### TASK TO CARRY OUT
Continue the passage on flavonoids and colon cancer risk from where it stops.

### SELECTED EXCERPT
------------------------------------

So the scientific jury is still out on how flavonoids, found in plant based foods, can reduce the incidence of colon cancers in the general population.
So the scientific jury is still out on how flavonoids, found in plant based foods, can reduce the incidence of colon cancers in the general population. A recent study conducted at Maastricht University in The Netherlands, led by PhD student Colinda Simons, examined the association between dietary flavonoid intake and colorectal cancer. The Netherlands Cohort Study’s database that includes information on over 120,000 men and women between the ages of 55-69 was reviewed, and data (collected 13 years prior) on approximately 2,000 men and women was studied for flavonoid intake and colon cancer.
Overall Simons did not find a link between flavonol intake and reduced colon cancer risk. Multiple factors such as age, family history, smoking, alcohol intake and physical activity were adjusted for and still found no measurable affect of flavonoid intake and incidence of colon cancer. Body mass index (BMI) on the other hand was associated with some interesting results. Overweight men and normal weight women classified by having a BMI greater than or equal to 25kg/m² and less than 25 kg/m² respectively were seen to benefit from the protective effects commonly associated with these flavonoids.

------------------------------------

### SUPPLIED DATA
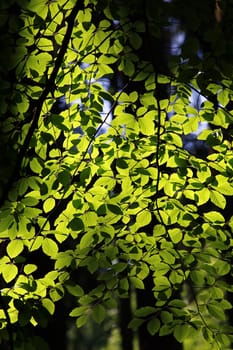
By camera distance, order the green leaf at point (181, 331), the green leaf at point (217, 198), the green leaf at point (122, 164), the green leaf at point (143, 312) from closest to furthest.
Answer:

------------------------------------

### ANSWER SPACE
Flavonoids are naturally found in plant foods such as berries, grapes, onions, kale, apples, and pears as well as in black chocolate, tea, and red wine. Various studies have linked these bioactive compounds with numerous health benefits, including the ability to modify the body’s reaction to allergens, viruses, carcinogens and also in the prevention of cardiovascular disease. Although organizations such as the USDA do not make any dietary recommendations regarding flavonoids, due to a lack of specific scientific evidence, there is sufficient data to recommend flavonoid rich foods to obtain optimal health. This means consuming more of the foods named above as well as a variety of other fruits, vegetables, whole grains, legumes, oils, nuts and lean animal protein.
While scientists are still scrambling over this issue, and the USDA continues to overlook the beneficial activity of flavonols in dietary guidelines on both MyPyramid.gov and on our food labels, we can almost be certain that a diet rich in these capable antioxidants will bring better overall health. Encourage shoppers to head to the produce section for more fruits and vegetables as well as to the freezer aisles where they can find flavorful and nutritious frozen fruits and vegetables. Manufacturers are encouraged to look to innovative products like Haagen-Dazs 5, Campbell’s Select Harvest, and Healthy Choice All Naturals, that minimize processing - preserving the beneficial elements of our foods - and keep ingredient lists small.
The full study can be found in the December 15th 2009, International Journal of Cancer.